Thoughts about living in the E-mail era
By David Verveer
The first thing I do every morning is to read, or actually to brows the numerous E-mails which arrived during the night to all three of my e-mail boxes. You will ask, why three different e-mails, isn’t one enough. I have several answers to this question, first of all, originally my “hotmail” was for business, my “g-mail” for correspondence with family and friends and the “yahoo-mail” for contact with my daughters, but during the years, these purposes got rather mixed up, and I use the email addresses at random.
All three of them have very effective spam filters, which puts messages for supply of “Viagra” and other chemicals for better sex life in the spam box, including friendly suggestions, how to enlarge my private parts, show me nude photographs of famous pop-stars, and to improve my performance in bed. I don’t belief that this kind of e-mails are actually effective, but receiving my e-mail addresses are caused by my good friends, who are stupid enough to fall in the trap of chain mails.
A chain mail is a letter which ends with the request to forward this letter to 7 to 10 friends. The contents of the letter deals mainly with a poor dying person (generally a child) whose illness is killing him, and reporting his sad story to as many as possible people, worldwide will give him the satisfaction, not to die in vain, (it might be that I did not read the tragedies correctly), but as I know for a fact that those chain letters serve the spammers in collecting addresses, I never agree to continue the chain. This chain letter technology is old and pre-internet, you will remember receiving a letter, warning you that if you don’t send it to at least 10 people, you will have an accident or something sad will happen. I never understood the stupidity of people continuing these chains, how many times can you read about this poor kid going to die, before you understand that they are using you, but enough about this.
Another email (also dating from pre-internet times) is from widows or sons of deceased African leaders, who want to give us 30,000 dollars, (or more) if we provide them with my bank account’ details. Of course, I never answered these letters, and always understood that this was a trick, but never understood how this works, until a friend of mine explained, that if you answer positively on such letters, they tell you, that in order to make the transfer, they need a small sum to cover legal paper work, of say 500 dollars, to show the corresponding bank, that you are a legal entity. And if you are so stupid to fall for that, you contributed your money to a group of crooks, without of course, getting a penny back.
Then you have emails from friends with jokes, these I open, and if I consider them somehow funny, I send them on to others, even though; it might be another type of chain letter.
Then there is a steady quantity of spam, from people I don’t know, or / and in languages I don’t speak, which I automatically erase.

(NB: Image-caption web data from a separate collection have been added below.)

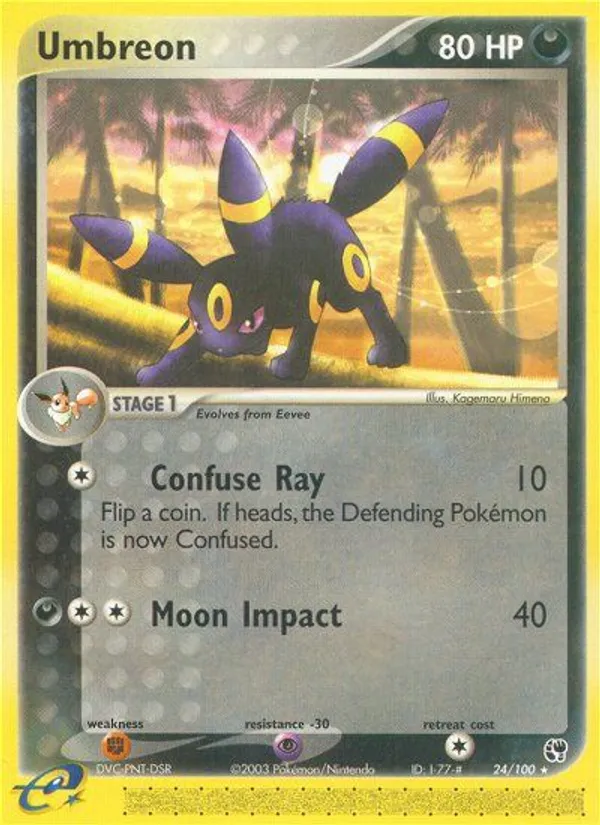 Umbreon - Sandstorm #24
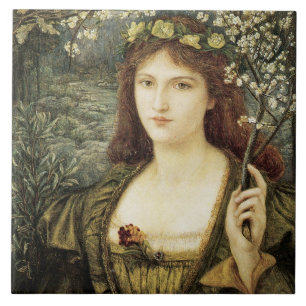 Madonna Pietra degli Scrovigni Tile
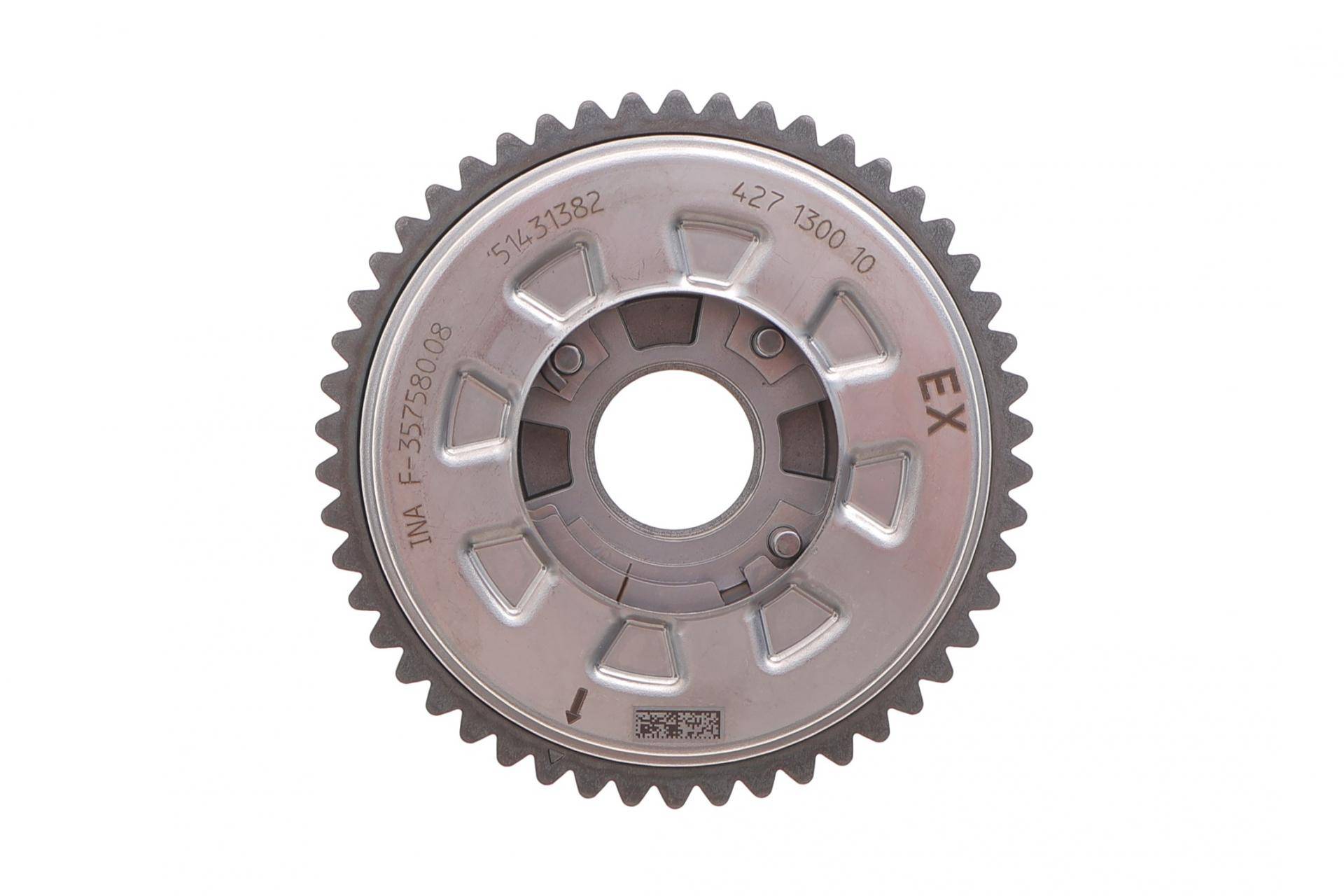 Шестерня розподільного валу Dacia Duster 1.2 TCe 23- (випуск)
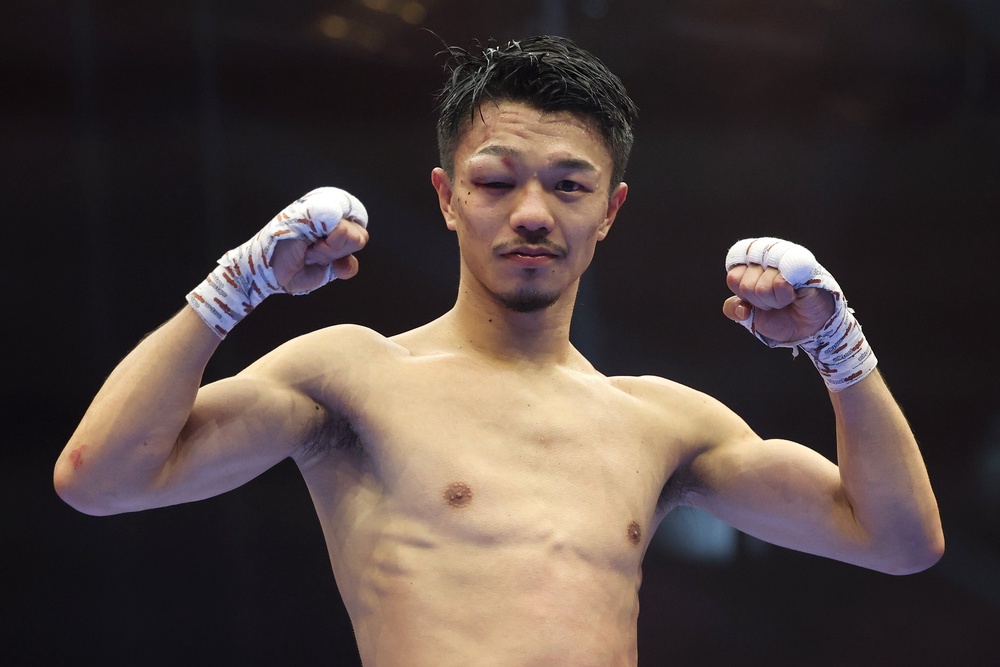 Junto Nakatani was put through the ringer by Sebastian Hernandez Reyes (Getty)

Last week, I received a chain letter from a friend of mine, which of course I erased immediately, but alas too late, because the following day, I received more than 50 messages in Japanese, I wonder what they tried to sell to me, an inflatable geisha?
Another 30% of my emails are news flashes from the various news papers, with breaking news, such as, who is the legal father of a glamour girl, who died because an overdose of something, and the governor of California has a broken leg, Bush’s popularity is now around the 4% or the World is warming up, due to irresponsible use of private transport.
Interesting are the newsletters dealing with the various new computer technologies, talking about ipod, blogs, Voip,
Coming back to my emails, sometimes I get also a welcome letter from friends and family, but those are rarities and represent only around 5% of the total amount of my mail, but in order to get those, I am prepared to suffer the other 95% of trash.
I wonder what I actually did before the Internet started to influence my life, must have been boring, but on the other hand, when I was a child, the radio had only one station and broadcasted a few hours everyday, the television had not yet arrived and in order to phone, you had to find a public phone, as getting a phone at home, required a huge sum and a waiting list of more than two years, still with the help of newspapers, books and libraries, we managed to occupy ourselves. I know we can not go back and give up all the technologies of today, but I wonder, did they make our life better?